Your instructions |
Return every line of the items below that contains the string "point", treating uppercase and lowercase as different.

Exercise materials |
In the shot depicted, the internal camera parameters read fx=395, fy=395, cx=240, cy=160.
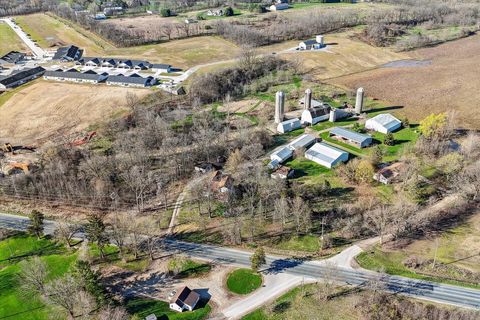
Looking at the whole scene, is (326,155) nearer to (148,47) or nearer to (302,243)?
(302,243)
* * *
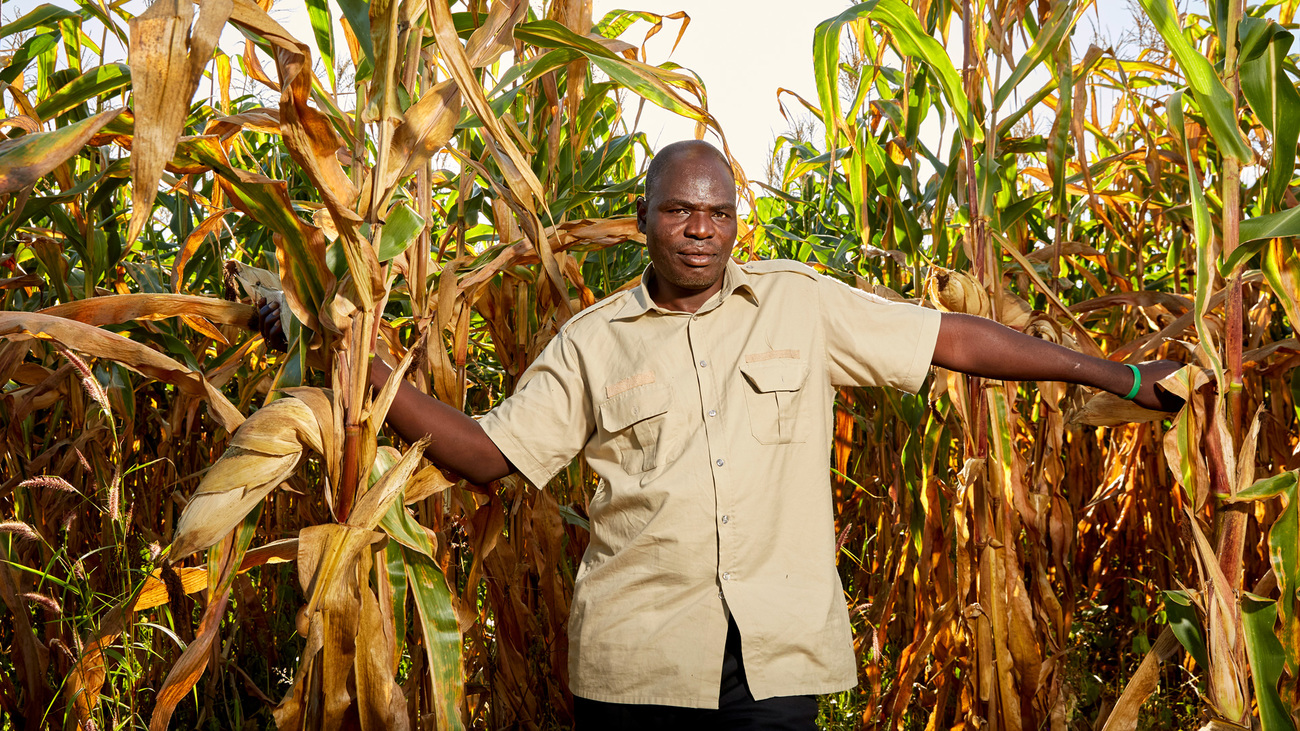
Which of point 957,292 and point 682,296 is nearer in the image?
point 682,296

Answer to this problem |
Which of point 957,292 and point 682,296 is nearer in the image?
point 682,296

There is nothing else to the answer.